Return the data below exactly, but only from the line containing "United States, site archbold_FL-29." through the line containing "United States, site archbold_FL-05.", with both of those lines included.

= Beginning of Section =

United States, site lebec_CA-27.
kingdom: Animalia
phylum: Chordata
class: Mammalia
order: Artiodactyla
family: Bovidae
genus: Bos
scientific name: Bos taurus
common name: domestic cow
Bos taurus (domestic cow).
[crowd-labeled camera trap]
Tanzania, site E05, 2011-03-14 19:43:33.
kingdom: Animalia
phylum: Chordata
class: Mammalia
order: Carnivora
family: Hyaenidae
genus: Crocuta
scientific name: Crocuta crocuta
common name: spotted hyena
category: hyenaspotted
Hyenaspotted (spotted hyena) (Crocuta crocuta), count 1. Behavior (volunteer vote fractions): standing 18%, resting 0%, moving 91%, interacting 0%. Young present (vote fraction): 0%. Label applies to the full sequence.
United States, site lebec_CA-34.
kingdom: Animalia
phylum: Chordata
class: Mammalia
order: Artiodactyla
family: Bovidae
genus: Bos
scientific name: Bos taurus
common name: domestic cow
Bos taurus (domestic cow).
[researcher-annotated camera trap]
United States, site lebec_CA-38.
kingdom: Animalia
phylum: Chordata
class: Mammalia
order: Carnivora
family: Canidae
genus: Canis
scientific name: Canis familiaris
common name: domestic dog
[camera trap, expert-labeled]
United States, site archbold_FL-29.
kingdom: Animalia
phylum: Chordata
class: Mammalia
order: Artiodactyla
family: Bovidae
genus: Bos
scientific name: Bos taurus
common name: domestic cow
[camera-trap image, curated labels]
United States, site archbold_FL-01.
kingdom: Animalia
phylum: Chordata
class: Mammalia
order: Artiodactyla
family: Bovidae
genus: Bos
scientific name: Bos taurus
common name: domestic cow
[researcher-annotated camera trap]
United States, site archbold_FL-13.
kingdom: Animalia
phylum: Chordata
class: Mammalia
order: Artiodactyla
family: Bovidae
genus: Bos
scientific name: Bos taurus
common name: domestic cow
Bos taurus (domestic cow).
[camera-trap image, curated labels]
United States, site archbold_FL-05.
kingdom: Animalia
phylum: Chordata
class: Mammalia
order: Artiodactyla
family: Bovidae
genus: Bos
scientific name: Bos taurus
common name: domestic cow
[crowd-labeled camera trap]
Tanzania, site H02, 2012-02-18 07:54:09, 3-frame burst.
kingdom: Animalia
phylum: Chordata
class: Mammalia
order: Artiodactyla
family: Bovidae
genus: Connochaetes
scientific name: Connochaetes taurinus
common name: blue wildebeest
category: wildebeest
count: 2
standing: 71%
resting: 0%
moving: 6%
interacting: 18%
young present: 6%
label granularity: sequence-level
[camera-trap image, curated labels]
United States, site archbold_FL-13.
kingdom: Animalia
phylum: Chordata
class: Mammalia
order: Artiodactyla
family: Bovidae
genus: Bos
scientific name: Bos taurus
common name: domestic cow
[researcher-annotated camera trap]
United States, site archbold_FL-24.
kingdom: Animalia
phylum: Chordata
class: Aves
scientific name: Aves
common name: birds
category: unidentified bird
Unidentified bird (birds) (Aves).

= End of Section =

**Solution to the problem**
United States, site archbold_FL-29.
kingdom: Animalia
phylum: Chordata
class: Mammalia
order: Artiodactyla
family: Bovidae
genus: Bos
scientific name: Bos taurus
common name: domestic cow
[camera-trap image, curated labels]
United States, site archbold_FL-01.
kingdom: Animalia
phylum: Chordata
class: Mammalia
order: Artiodactyla
family: Bovidae
genus: Bos
scientific name: Bos taurus
common name: domestic cow
[researcher-annotated camera trap]
United States, site archbold_FL-13.
kingdom: Animalia
phylum: Chordata
class: Mammalia
order: Artiodactyla
family: Bovidae
genus: Bos
scientific name: Bos taurus
common name: domestic cow
Bos taurus (domestic cow).
[camera-trap image, curated labels]
United States, site archbold_FL-05.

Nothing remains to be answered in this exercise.